(Passage provided Opens)

Referring to FIGS. 1, 2 and 3, the preferred embodiment of the invention is an office paper recycling apparatus (1) for producing office machine quality paper within a unitary body from used office machine paper. Features of the present invention are its ability to provide recycling of used office machine quality paper in an apparatus (1) that produces office machine quality paper in a self-contained unitary body that is configured in a size approximating those of other commonly found office equipment, such as a copy machine.

The apparatus (1) comprises a paper-shredding portion (57) configured to cut a sheet of used paper into fragments and shred these fragments.

The apparatus (1) comprises a pulping portion (51) configured to transform shredded fragments from the paper-shredding portion into a paper slurry.

The apparatus (1) comprises a paper-forming portion (52) comprising a flow box (21) configured to adjustably flow and consolidate the paper slurry into a thin mat forming a paper web on a moving belt.

The apparatus comprises a paper-press portion (53) wherein water is removed from the paper web.

The apparatus (1) comprises a paper-drying portion (54) configured to dry the paper web.

Optionally, the apparatus (1) comprises a paper-sizing portion (55) configured to smooth the surface of the paper web after it leaves the paper-drying portion (54).

The apparatus (1) comprises a paper-finishing portion (56) that comprises an ultrasonic control device (62), illustrated in FIG. 3. The ultrasonic control device (62) comprises an ultrasonic wave transmitter (63) and a plurality of ultrasonic wave receivers (64), wherein the ultrasonic control device (62) is configured to output pattern measurements related to stiffness properties and fibers orientation along a plurality of directions on the paper web. The paper-finishing portion (56) further comprises a computer readable medium (66) for storing instructions which when executed cause a computer to perform the following steps: calculating the Tensile Stiffness Index and the Tensile Stiffness Orientation of the paper web from the output of the ultrasonic control device; and, adjusting the flow of paper slurry from the flow box (21) and the speed of the moving belt to control the degree of anisotropy of paper web.

The paper-finishing portion (56) further comprises at least one slitting knife (47) and transversal rotary blade (48) configured to cut the paper web to single sheet dimensions.

(Passage provided Closes)
(Listed records Opens)

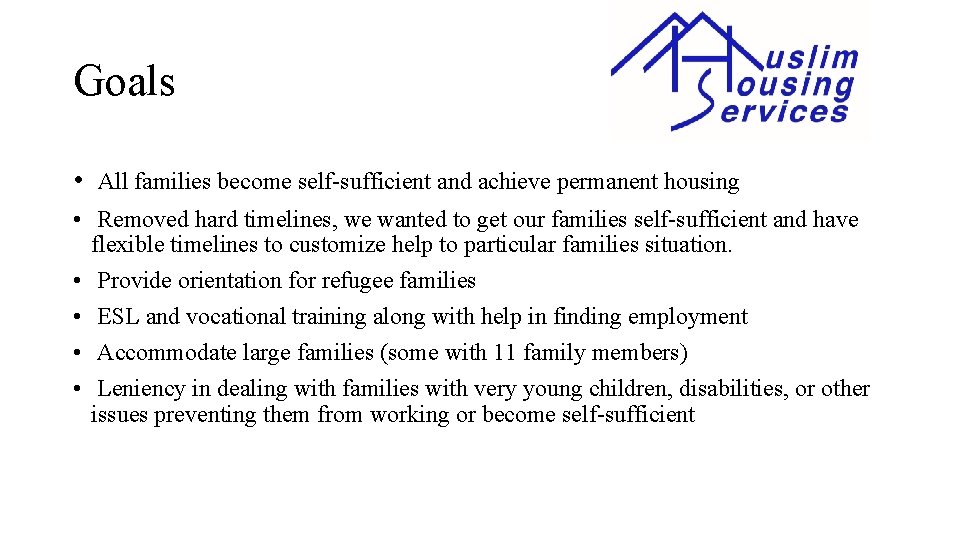 Goals

Muslim Housing Services

• All families become self-sufficient and achieve permanent housing
• Removed hard timelines, we wanted to get our families self-sufficient and have flexible timelines to customize help to particular families situation.
• Provide orientation for refugee families
• ESL and vocational training along with help in finding employment
• Accommodate large families (some with 11 family members)
• Leniency in dealing with families with very young children, disabilities, or other issues preventing them from working or become self-sufficient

(Listed records Closes)

Tasks for this exercise:
a - In the passage on the office paper recycling apparatus, why do the stored instructions in the paper-finishing portion adjust the flow of paper slurry from the flow box and the speed of the moving belt? Answer in one to three sentences.
b - Pick up the description of the office paper recycling apparatus from the point where it stops.

Responses for each task:
a - The adjustments control the degree of anisotropy of the paper web. The instructions first calculate the web's Tensile Stiffness Index and Tensile Stiffness Orientation from the ultrasonic control device's output. That device measures stiffness properties and fiber orientation in several directions on the web.

b -
The paper-finishing portion (56) further comprises a means to remove dust debris comprising a suction roller (65) configured to remove dust from the paper surface.

The apparatus (1) comprises a paper-collecting portion (59) configured to place a paper sheet (B) in a stack. These components are now described in more detail with reference to FIGS. 2 and 3.

Used paper (A) in the form of sheets is manually loaded by operator onto the shelf (2) of a paper-feeding portion (58). Two banks of wheels (3, 5) catch the used sheet of paper and load it into the paper-shredding portion (57), where a bank of circular slitting knives (4) and rotary blades (6) shred the sheet of paper. Fragments of paper (60) are then fed to a pulper (7), included in the pulping portion (51).

The pulper (7) is made up of a vessel (7b) having a partially conical cross section and the rotor blades (7a) inside, the blades pulp the paper and separate the ink from the paper by mechanical action and adding sufficient water from the tank (8) necessary to turn the pulped paper into a fiber slurry, commonly known as papermaking stock. Chemical additives from a tank (14) are added to pulper (7) as needed to increase whiteness and purity of the fibers. When the slurry reaches a predetermined thinning ratio and amalgamation, it is pumped to a deflaker (10) by the pump (9).

The deflaker (10) comprises a toothed rotor (11) and a stator (12) housed in a case (10a), where the fiber slurry is acted upon by mechanical forces and submitted to the strong acceleration, collisions and rubbing. The deflaker is capable of breaking up clots in fiber slurry.

In an alternative embodiment of the invention, the deflaker (10) comprises a refiner, where the fibers in the slurry are made shorter and more homogeneous. In another embodiment of the invention, the deflaker (10) comprises the toothed rotor (11), the stator (12) housed in a case (10a) and a refiner.

From the deflaker (10) the slurry is fed to a washing unit (13). The washing unit provides capability for removing ink from the slurry. Thus, the washing unit (13) is a drum thickener, wherein any ink from the original sheet is removed from the slurry.

In an alternative embodiment of the invention, ink is removed from the slurry by magnetic separation. In this embodiment, magnetite and other agglomerating chemicals are added in the pulper (7) and the slurry is subjected in washing unit (13) to a magnetic field to separate and remove the agglomerated ink particles.

The slurry is then collected in a holding tank (15), where a propeller (15a) creates a homogeneous mixture. Optional auxiliary chemicals and additives (e.g., clay, chalk and titanium dioxide) are added to the holding tank from auxiliary tanks (16, 17).

From the holding tank (15), a pump (18) moves the slurry to a screen (19) where non-fiber impurities are removed from the slurry. In the preferred embodiment, the screen (19) is a centrifugal screen made up of a cylindrical vessel having a tangential inlet and a drilled chest inside (screen). The vortex from centrifugation removes heavy particles and forces the slurry through the screen to an outlet. A second outlet directs waste (i.e. non-fibre impurities) to a holding tank (22).

In an alternative embodiment, the screen (19) is a pressure screen, where pressure is used to force the slurry through the screen. A paper-forming portion (52) essentially comprises a rotatable forming drum (23) partially submerged in dilute pulp slurry in a vessel (28). The forming drum (23) has a surface (23a) covered by wire mesh. The paper-forming portion (52) is where the slurry starts to become new paper and the fibers are spread and consolidated into a thin mat.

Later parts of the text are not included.